■ **PROMPT**
The listing below contains a span that opens with the line containing "Framed Print featuring" and closes with the line containing "4 ingredients Herbakof-06.png". Return that span exactly.
START DATA PROVIDED
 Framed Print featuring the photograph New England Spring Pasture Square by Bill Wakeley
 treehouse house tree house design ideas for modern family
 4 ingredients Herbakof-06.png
END DATA PROVIDED
START DATA PROVIDED
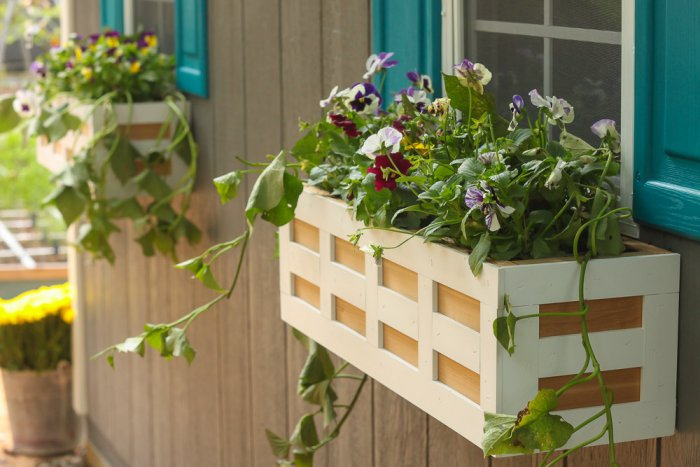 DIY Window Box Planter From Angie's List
END DATA PROVIDED
■ **RESULT OF THE EXERCISE**
 Framed Print featuring the photograph New England Spring Pasture Square by Bill Wakeley
 treehouse house tree house design ideas for modern family
 4 ingredients Herbakof-06.png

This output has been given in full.